Friday, May 18, 2018

Movie Review—You Were Never Really Here

You Were Never Really Here
You Were Never Really Here.png

by Peter J. O'Connell            

You Were Never Really Here. Released: April 2018. Runtime: 89 mins. MPAA Rating: R for strong violence, disturbing and grisly images, language, and brief nudity.

You Were Never Really Here, directed and co-written by Lynne Ramsay, centers around Joe (Joaquin Phoenix), a veteran of law enforcement and the military, who now works for McCleary (John Doman), a sketchy private eye.
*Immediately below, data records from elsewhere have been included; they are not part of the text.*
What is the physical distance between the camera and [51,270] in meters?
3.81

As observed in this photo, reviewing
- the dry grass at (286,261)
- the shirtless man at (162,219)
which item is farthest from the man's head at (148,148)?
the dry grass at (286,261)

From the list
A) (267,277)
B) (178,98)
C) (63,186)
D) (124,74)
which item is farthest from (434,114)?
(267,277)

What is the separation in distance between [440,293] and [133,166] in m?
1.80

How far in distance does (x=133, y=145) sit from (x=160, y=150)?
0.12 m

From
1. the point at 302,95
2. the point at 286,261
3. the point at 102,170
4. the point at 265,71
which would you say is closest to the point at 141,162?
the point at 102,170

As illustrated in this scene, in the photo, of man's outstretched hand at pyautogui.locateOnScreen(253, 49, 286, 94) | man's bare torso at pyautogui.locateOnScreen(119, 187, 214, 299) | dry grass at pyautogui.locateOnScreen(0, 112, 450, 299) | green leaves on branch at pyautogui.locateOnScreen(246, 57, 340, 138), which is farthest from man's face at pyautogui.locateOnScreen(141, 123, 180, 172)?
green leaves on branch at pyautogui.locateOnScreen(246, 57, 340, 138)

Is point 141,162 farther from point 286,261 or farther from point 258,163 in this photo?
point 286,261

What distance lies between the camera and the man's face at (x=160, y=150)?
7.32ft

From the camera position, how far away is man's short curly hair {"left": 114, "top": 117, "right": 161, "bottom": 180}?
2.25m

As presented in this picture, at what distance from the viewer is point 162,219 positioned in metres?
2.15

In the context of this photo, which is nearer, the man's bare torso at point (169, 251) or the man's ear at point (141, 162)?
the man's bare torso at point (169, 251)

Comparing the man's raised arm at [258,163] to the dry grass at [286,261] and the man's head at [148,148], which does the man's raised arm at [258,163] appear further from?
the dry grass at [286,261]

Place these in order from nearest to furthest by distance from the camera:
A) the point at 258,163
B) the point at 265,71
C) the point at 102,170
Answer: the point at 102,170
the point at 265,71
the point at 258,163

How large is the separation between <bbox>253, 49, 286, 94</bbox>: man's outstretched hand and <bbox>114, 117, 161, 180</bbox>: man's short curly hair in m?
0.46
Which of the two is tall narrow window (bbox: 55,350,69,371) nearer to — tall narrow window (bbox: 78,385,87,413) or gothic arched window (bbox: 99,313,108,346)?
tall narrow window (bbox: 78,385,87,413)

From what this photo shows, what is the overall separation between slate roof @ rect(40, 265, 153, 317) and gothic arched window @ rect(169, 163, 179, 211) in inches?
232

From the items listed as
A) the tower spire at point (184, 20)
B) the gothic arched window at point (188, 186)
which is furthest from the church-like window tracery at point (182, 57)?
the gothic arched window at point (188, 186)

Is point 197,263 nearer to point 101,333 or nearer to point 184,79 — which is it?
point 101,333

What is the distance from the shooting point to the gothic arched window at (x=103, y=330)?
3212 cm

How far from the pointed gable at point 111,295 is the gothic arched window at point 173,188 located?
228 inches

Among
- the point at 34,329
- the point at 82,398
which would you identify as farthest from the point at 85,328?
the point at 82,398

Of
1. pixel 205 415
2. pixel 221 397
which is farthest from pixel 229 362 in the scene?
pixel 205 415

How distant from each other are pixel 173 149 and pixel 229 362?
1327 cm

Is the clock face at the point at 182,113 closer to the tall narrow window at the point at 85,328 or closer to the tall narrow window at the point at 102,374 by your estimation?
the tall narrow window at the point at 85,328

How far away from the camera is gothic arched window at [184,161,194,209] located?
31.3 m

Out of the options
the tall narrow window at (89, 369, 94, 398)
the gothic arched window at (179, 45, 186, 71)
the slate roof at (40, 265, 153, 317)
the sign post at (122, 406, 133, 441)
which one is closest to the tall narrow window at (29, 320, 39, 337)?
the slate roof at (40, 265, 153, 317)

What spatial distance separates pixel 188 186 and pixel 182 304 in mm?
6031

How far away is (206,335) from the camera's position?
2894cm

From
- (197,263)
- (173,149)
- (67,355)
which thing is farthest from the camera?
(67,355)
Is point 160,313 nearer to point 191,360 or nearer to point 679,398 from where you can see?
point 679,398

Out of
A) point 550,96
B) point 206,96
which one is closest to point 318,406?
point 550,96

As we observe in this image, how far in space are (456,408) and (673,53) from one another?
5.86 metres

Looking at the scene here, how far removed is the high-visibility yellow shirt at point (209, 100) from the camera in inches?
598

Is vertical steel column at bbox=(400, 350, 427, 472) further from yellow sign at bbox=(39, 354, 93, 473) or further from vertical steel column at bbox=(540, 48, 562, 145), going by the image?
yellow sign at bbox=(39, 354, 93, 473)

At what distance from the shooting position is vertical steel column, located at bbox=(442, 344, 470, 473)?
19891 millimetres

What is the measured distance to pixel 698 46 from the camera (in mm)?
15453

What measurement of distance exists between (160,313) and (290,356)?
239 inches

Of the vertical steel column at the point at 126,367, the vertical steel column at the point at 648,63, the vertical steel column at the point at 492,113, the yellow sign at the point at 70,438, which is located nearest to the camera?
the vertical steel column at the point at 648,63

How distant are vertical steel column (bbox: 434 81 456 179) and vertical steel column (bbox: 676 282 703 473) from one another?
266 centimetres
Grizzled, hulking, sometimes suicidal, Joe's specialty is recovering missing teens, and his favorite tool is a ballpeen hammer. His reputation is that of a strange and brutal guy, but one who gets results. 
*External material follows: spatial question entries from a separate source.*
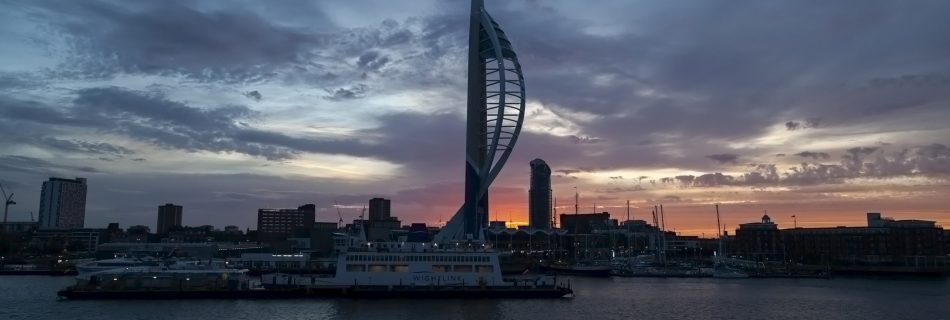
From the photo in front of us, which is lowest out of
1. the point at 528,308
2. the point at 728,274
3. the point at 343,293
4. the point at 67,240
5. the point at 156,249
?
the point at 528,308

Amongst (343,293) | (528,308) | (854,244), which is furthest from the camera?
(854,244)

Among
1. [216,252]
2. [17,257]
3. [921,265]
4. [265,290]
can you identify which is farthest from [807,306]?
[17,257]

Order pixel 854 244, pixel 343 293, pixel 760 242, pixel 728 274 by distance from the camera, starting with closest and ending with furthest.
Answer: pixel 343 293, pixel 728 274, pixel 854 244, pixel 760 242

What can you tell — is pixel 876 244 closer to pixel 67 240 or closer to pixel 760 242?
pixel 760 242

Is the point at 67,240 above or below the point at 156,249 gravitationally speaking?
above

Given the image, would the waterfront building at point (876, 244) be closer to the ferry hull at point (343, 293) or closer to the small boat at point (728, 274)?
the small boat at point (728, 274)

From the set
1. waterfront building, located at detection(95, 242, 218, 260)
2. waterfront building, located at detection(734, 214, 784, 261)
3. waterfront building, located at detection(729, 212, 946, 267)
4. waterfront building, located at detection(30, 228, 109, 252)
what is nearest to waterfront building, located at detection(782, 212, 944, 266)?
waterfront building, located at detection(729, 212, 946, 267)

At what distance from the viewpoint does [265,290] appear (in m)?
63.1

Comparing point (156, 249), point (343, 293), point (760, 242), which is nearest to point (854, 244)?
point (760, 242)

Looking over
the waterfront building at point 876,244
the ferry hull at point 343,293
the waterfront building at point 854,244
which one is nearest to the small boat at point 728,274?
the waterfront building at point 854,244

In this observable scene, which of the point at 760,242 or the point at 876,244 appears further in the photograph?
the point at 760,242

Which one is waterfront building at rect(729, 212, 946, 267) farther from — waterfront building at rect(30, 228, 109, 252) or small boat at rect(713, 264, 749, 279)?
waterfront building at rect(30, 228, 109, 252)

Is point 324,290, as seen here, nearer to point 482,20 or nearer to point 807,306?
point 482,20

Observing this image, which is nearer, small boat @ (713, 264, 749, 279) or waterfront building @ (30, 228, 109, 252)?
small boat @ (713, 264, 749, 279)
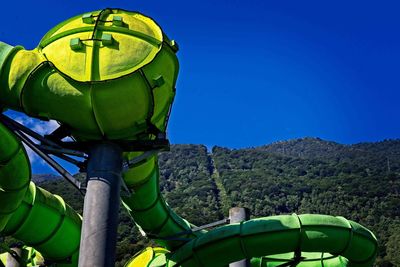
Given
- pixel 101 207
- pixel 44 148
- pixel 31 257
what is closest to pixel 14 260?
pixel 31 257

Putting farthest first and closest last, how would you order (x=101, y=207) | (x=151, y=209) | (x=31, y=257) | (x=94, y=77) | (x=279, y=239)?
(x=31, y=257), (x=151, y=209), (x=279, y=239), (x=94, y=77), (x=101, y=207)

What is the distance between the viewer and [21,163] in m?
8.66

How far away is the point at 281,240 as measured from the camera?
9883 millimetres

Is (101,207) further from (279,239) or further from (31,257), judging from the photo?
(31,257)

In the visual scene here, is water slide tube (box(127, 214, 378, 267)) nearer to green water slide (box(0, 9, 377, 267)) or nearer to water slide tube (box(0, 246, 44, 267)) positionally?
green water slide (box(0, 9, 377, 267))

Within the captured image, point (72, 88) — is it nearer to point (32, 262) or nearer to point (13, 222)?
point (13, 222)

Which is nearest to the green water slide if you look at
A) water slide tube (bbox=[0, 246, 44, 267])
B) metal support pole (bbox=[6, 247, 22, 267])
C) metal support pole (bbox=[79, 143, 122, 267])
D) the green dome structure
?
the green dome structure

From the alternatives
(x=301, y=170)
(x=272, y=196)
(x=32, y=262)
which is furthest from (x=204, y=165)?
(x=32, y=262)

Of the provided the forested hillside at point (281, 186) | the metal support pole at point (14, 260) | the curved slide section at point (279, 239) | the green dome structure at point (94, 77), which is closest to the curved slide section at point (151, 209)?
the curved slide section at point (279, 239)

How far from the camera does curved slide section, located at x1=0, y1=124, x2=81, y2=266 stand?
27.9 feet

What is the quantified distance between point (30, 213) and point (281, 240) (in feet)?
16.2

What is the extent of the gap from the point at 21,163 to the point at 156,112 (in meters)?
2.36

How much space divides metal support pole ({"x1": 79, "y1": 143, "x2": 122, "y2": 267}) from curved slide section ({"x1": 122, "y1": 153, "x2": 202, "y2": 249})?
1.53 meters

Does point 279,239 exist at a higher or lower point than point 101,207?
higher
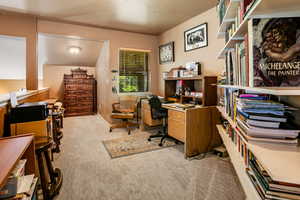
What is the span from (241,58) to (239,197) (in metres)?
1.39

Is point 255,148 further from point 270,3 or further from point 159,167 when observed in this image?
point 159,167

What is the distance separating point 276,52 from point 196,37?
2484mm

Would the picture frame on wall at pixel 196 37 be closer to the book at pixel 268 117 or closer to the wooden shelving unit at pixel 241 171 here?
the wooden shelving unit at pixel 241 171

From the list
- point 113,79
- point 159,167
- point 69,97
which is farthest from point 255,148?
point 69,97

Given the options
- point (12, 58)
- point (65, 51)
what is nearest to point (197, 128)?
point (65, 51)

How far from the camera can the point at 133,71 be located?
14.5 feet

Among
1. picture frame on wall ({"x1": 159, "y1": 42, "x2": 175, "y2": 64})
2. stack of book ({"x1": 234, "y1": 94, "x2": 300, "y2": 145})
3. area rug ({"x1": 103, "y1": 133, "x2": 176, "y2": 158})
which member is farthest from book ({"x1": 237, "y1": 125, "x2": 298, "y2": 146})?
picture frame on wall ({"x1": 159, "y1": 42, "x2": 175, "y2": 64})

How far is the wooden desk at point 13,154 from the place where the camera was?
84 cm

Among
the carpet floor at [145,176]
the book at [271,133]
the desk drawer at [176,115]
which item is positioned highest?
the book at [271,133]

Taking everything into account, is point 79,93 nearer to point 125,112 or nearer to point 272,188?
point 125,112

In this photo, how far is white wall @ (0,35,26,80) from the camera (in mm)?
4074

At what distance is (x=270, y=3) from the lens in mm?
764

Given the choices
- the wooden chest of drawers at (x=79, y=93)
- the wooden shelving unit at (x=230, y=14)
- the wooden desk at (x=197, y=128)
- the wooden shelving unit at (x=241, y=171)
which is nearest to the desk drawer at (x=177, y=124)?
the wooden desk at (x=197, y=128)

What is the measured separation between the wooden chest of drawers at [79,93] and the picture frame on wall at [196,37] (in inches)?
160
You see, Joe suffers—and, boy, does he suffer!--from post-traumatic stress disorder from his previous careers, exacerbated by his current one. His current career's most recent assignment involves finding Nina (Ekaterina Samsonova), the missing innocent 13-year-old daughter of an ambitious New York politician. 

The most striking feature of Ramsay's film, however, is not that we watch the unusual Joe going through his world, following half-baked leads on what becomes a bloody rescue mission with surprising, even shocking, twists and turns. What is truly striking is that Ramsay has us see Joe's world as Joe sees it in all his fragmented, hallucinatory, paranoid state of mind.

Normal sounds become unbearable screechs. Normal lights become painfully vivid. Violent flashbacks interweave with old, sweet melodies. What is real and what is imagined, what is present and what is past are difficult to distinguish. And always there is, for Joe, pain, physical and psychological.

The direction, cinematography, and editing of You Were Never Really Here show Ramsay to be a filmmaker of great talent. And Joaquin Phoenix is one of filmdom's best actors. Some feel that he is today's Brando. He certainly totally “inhabits” Joe. All this being said, however, it is easier to respect the film than it is to recommend it. A little “strong violence, disturbing and grisly images” (MPAA rating) and PTSD from inside the head go a long way—and You Were Never Really Here has way more than a little of these.



“Footnotes” to the film: (1) Intentionally or not (probably not), the title of Ramsay's film calls to mind a classic quip made by David Letterman on his late-night TV show in 2006 at the end of a very spacey appearance by Joaquin Phoenix: “Thank you for not being here tonight.” (2) Moviegoers who might be interested in another current film exploring the shaky boundary line between reality and hallucination should check out Unsane. In this movie a woman (Claire Foy) who thinks that she is being stalked finds herself involuntarily committed to an institution. Imagine her horror when she comes to believe that her stalker from the outside world is also working in the institution! Unsane is directed by Steven Soderbergh, and, interestingly, was filmed mostly on an iPhone.